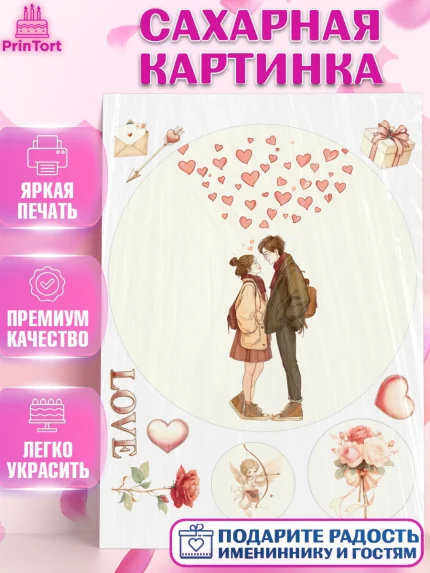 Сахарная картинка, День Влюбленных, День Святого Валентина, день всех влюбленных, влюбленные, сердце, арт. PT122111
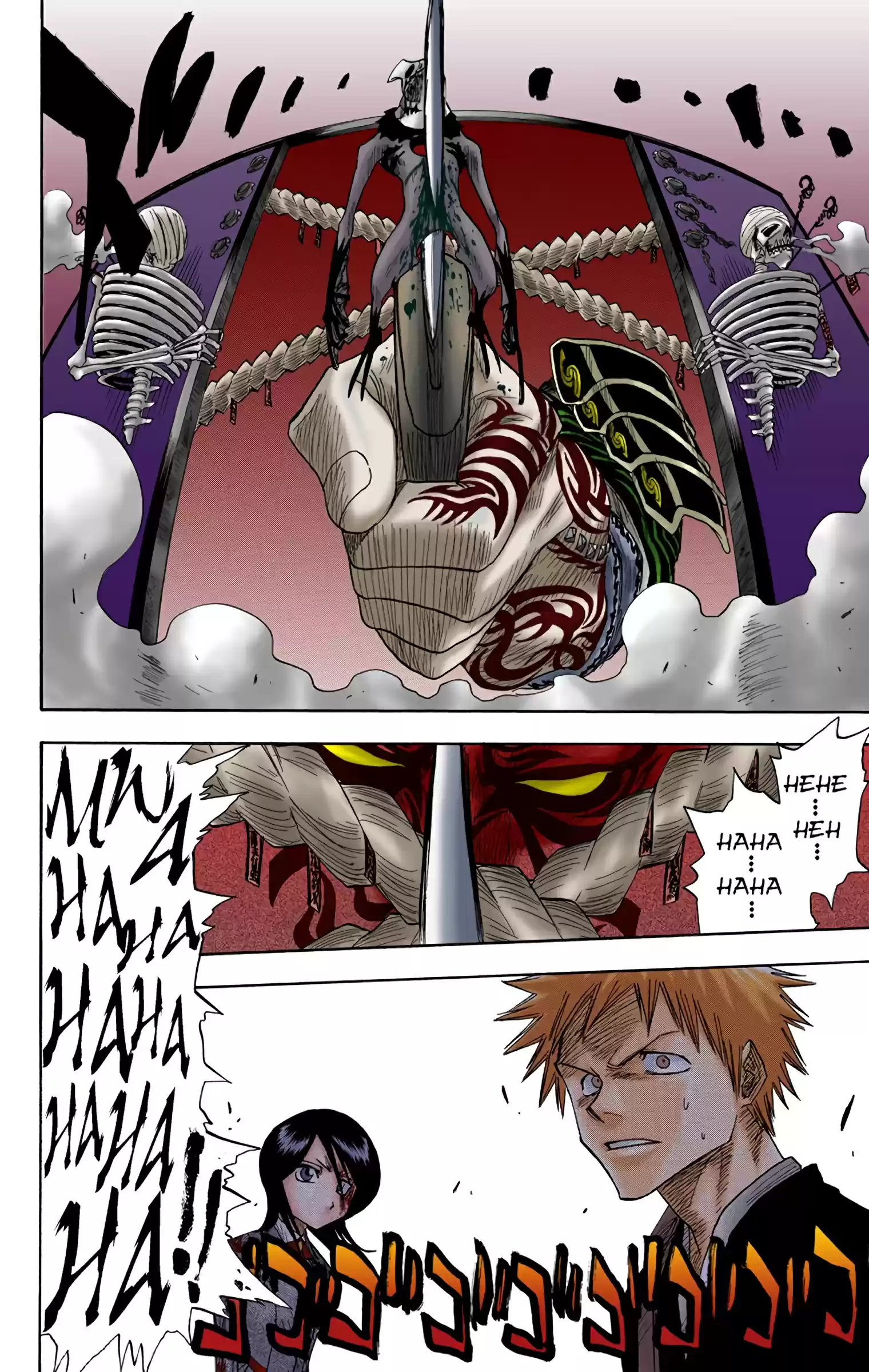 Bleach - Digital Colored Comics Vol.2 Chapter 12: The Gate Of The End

^^^^^^^^^^^^^^^^

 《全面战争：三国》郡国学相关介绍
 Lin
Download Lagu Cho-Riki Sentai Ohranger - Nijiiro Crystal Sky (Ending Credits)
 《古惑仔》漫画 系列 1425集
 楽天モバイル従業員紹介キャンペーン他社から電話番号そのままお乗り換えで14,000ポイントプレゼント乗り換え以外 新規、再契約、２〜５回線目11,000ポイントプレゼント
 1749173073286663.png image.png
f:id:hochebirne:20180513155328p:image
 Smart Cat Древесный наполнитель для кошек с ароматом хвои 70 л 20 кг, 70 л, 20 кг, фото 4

^^^^^^^^^^^^^^^^

* _What you will do_
Format the listing's stretch from the line containing "Сахарная картинка, День" through the line containing "Bleach - Digital" as a JSON list of strings, one per line, skipping blank lines and omitting the pictures.

* _Written response_
[
  " Сахарная картинка, День Влюбленных, День Святого Валентина, день всех влюбленных, влюбленные, сердце, арт. PT122111",
  " Bleach - Digital Colored Comics Vol.2 Chapter 12: The Gate Of The End"
]